The M.U.S.C.L.E. guys hadn’t actually made it onto my list, but turned up during a search for some other desired artifact of my youth. That didn’t stop me from pulling the “buy it now” trigger as soon as I saw them.
M.U.S.C.L.E. — Mattel’s localization of the Japanese “Kinkeshi” line of manga-inspired toys — was a big thing among my circle of North Woburn pals. The little plastic wrestler figures were cheap, visually interesting, and were ideal collecting-trading material for kids who’d grown out of action figures but were too nerdy to get into sports cards.
I didn’t give a shit about rassling and knew nothing about the Kinnikuman source material, but I was fascinated by the line’s high concept insanity and affordability. After a good deal of wheeling and dealing, I accumulated a set of “essential” cool-to-me figures which I kept inside a metal Land O’ Lakes recipe box on my dresser. Instead of wrestlers, I envisioned them as superheroes and villains, broke them up into teams, and gave them their own badass codenames like “Armor X” and “Jakk Manic.”
This was during the height of my comics-creating hoop dreams and the characters served as the foundation for an entire shared-universe setting. It was my personal variant of the “adolescent fanfic phase,” and I adorned my wall with sketches and rosters of the various characters. I did have enough anxiety of influence to file the serial numbers off the source material by making the kind of minor cosmetic alterations media-damaged fanboys confuse for originality. A few of these creations would eventually get incorporated into my earliest Champions RPG adventures.
I managed to hold onto the tin of M.U.S.C.L.E. figures right up until my mother’s death, at which point it went missing during the move to my grandmother’s place. Memories of it would occasionally resurface, and I did spring for a later-series blister of the figures I found at a local job lots place in the mid-Nineties. Yet there wasn’t anything especially urgent or poignant about the recollections. It was just part of a long list of “yeah, I had some of those” that would come up during typical Gen X’er conversations.

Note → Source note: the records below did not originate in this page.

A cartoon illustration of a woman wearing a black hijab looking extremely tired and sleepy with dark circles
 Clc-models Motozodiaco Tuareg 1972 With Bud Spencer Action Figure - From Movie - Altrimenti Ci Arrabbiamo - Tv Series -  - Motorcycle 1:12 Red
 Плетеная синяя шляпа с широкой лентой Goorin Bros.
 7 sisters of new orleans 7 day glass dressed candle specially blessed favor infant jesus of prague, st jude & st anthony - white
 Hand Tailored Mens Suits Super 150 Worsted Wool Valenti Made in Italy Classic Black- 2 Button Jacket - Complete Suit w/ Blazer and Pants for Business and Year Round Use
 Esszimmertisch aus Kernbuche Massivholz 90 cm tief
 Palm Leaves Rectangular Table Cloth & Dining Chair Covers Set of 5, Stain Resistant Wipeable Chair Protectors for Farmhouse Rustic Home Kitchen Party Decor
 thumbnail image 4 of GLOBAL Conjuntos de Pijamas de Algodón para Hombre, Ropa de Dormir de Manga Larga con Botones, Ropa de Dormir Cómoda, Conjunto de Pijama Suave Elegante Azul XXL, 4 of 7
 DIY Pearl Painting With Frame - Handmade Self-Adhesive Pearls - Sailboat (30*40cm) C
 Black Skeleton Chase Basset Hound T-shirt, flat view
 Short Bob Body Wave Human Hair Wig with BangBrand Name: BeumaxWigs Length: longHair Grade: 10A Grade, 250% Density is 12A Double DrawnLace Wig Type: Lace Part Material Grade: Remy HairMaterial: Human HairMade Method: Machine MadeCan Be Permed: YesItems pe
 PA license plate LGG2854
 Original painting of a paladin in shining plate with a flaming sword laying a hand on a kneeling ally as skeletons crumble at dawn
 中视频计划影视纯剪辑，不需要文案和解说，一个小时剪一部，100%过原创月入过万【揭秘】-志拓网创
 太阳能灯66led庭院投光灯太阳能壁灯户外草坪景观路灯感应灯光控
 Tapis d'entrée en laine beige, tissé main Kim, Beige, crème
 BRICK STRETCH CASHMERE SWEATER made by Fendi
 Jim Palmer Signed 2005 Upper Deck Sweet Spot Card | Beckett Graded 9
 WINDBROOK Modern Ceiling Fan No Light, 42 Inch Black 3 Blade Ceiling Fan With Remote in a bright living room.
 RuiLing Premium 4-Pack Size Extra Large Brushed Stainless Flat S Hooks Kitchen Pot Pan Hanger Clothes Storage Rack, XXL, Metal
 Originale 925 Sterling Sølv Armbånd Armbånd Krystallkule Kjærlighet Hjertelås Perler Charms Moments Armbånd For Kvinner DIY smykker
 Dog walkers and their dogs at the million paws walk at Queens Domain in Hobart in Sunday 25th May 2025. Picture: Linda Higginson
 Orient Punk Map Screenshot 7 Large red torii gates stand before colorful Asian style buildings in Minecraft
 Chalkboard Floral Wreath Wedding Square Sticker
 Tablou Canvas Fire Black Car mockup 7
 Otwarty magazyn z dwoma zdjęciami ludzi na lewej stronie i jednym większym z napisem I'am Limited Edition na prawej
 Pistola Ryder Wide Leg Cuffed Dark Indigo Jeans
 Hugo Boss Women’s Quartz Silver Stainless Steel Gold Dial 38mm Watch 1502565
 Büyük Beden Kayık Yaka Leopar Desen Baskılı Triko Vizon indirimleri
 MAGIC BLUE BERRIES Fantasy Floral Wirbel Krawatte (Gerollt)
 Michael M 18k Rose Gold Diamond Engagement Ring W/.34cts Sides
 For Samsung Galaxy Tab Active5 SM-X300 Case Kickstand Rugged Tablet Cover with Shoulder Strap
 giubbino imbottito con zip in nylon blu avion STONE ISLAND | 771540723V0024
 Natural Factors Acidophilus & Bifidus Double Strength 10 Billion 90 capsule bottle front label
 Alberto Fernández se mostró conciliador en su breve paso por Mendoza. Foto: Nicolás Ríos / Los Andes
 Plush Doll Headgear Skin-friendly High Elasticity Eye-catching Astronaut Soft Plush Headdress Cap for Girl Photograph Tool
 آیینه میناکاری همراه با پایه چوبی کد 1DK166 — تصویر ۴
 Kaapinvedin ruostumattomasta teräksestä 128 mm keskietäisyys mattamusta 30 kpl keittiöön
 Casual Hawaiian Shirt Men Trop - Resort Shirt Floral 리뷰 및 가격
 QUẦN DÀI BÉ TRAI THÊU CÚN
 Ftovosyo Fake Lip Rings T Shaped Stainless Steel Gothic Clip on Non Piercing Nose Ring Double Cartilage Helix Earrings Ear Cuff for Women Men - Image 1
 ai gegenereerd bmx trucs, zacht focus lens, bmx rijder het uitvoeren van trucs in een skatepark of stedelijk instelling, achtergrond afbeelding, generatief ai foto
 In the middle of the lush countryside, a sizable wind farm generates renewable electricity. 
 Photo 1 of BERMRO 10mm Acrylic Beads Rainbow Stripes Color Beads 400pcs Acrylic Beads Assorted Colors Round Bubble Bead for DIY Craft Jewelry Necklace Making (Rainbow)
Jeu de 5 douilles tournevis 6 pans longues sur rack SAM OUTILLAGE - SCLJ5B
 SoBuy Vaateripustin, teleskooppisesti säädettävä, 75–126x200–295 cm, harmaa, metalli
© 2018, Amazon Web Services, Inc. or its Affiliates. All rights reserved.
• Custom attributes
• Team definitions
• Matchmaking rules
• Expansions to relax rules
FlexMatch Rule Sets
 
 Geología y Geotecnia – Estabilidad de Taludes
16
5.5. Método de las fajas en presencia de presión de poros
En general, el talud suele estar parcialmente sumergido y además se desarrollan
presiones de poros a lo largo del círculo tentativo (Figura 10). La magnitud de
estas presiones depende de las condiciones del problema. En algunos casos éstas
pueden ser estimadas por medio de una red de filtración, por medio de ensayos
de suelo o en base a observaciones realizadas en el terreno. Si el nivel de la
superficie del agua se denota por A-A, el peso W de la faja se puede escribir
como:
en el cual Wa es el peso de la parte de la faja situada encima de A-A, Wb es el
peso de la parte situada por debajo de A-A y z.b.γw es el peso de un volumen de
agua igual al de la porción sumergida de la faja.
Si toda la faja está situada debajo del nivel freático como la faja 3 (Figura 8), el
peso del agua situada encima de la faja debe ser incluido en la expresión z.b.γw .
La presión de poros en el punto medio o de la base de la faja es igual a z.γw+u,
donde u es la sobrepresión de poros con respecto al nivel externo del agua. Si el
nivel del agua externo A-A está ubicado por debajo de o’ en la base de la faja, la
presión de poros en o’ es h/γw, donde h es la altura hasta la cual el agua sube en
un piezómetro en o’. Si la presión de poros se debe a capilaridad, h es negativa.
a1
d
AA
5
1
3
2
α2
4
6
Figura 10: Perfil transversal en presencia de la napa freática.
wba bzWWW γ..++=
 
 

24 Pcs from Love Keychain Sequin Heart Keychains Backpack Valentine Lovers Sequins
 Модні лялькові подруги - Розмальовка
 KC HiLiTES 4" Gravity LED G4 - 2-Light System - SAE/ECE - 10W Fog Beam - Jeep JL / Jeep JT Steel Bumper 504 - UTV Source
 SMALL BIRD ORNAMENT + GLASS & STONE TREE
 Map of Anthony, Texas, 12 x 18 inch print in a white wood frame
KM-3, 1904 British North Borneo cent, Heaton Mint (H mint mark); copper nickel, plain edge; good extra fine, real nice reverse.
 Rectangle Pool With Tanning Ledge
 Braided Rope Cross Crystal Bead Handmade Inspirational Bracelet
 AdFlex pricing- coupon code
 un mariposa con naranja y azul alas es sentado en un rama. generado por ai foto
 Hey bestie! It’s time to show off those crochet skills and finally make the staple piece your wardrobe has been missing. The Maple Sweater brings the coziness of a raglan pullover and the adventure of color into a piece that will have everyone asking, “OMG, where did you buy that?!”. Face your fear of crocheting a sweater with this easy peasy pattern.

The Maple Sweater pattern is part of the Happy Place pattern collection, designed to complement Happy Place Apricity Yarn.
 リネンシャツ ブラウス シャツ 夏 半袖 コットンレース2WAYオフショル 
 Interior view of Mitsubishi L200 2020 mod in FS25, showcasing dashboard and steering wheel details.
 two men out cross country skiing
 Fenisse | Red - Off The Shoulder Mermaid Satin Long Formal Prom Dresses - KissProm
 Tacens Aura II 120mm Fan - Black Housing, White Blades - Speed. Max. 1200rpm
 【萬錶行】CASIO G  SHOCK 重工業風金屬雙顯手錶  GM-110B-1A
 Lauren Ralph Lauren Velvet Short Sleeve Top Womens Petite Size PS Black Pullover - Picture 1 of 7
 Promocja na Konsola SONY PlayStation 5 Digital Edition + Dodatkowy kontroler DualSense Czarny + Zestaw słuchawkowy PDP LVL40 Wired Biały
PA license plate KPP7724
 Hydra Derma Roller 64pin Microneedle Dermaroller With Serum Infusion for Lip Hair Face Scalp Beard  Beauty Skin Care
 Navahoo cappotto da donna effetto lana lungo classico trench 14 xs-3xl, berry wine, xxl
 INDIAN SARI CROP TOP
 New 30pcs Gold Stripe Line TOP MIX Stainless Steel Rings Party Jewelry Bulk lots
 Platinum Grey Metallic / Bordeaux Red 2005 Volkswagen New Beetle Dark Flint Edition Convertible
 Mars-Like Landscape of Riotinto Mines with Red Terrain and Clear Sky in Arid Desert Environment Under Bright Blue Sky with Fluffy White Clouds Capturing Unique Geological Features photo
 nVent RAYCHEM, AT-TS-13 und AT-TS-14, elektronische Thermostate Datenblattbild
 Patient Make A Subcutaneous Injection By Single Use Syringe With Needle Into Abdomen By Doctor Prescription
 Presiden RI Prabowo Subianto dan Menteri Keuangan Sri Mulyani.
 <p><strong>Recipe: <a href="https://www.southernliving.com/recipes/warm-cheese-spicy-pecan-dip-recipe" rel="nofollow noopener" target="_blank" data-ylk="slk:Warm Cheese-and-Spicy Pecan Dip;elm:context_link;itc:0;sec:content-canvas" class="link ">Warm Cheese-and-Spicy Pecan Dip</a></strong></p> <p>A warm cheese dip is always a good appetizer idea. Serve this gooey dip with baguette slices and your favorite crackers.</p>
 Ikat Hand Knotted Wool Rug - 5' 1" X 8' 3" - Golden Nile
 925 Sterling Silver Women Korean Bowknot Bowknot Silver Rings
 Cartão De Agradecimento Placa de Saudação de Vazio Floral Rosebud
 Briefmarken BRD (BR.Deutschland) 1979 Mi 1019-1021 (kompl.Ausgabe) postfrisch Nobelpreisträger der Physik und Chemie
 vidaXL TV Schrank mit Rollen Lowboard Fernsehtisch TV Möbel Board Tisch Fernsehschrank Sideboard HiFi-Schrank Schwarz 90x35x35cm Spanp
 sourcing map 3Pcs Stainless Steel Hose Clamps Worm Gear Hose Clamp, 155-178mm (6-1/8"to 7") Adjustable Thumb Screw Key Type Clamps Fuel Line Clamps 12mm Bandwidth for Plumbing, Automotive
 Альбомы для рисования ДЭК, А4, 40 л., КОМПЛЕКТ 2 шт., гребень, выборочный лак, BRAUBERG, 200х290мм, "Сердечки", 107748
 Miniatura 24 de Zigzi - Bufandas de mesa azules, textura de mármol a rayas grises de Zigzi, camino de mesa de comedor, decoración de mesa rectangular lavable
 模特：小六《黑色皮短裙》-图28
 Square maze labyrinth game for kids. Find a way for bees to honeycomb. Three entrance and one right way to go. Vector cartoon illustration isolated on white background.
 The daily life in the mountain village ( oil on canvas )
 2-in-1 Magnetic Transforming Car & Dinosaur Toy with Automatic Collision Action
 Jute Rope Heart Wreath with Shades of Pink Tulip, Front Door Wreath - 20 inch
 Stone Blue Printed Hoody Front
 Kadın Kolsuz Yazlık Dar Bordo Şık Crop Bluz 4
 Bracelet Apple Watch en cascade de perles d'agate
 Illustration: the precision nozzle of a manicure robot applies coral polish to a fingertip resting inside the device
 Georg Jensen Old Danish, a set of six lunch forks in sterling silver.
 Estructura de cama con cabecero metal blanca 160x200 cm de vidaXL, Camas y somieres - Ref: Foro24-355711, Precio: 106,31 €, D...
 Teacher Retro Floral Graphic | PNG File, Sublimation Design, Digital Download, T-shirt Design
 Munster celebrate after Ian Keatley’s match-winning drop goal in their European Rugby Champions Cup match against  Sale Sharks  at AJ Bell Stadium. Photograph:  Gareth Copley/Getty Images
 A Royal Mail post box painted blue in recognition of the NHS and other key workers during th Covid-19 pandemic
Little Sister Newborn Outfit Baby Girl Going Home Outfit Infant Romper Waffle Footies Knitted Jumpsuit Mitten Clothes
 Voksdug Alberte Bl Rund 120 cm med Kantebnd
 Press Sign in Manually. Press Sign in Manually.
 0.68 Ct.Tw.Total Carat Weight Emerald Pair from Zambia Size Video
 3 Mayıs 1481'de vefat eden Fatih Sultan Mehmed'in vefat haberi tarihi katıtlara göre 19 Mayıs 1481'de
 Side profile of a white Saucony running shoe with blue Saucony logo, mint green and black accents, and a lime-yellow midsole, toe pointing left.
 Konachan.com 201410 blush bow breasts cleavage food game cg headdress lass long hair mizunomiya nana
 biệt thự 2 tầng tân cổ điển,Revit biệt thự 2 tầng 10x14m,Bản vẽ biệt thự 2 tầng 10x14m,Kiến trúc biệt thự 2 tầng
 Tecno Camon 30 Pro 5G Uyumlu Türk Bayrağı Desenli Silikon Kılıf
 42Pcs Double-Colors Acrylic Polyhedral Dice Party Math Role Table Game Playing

I sprung for the bulk lot because it was cheap, included a half-dozen of my old favorites, and wouldn’t take up a ton of space. The restorative impulse was there, but weak compared to, say, the G1 dinobot brotosaurus figure or a SSP Smash Up Derby car.
When the package arrived the other night, I opened it up and dumped the contents onto the coffee table. As soon as I picked up one of the figures, it hit me in a rush — the codenames, the backstories, the way the rubbery plastic felt and smelled, and the one figure (the Leopard Tank dude in the photo) I used to cart around with me in the pocket of my army surplus jacket and draw sketches of in study hall. It all came back to me, clean and clear like 1986 was yesterday. It didn’t spur any collector-completist impulse, but I did spring for a couple of other favorite M.U.S.C.L.E. figures from back in the day.
I also asked Maura to keep an eye out for metal recipe boxes during her estate sale runs. The proper protocols must be observed, after all.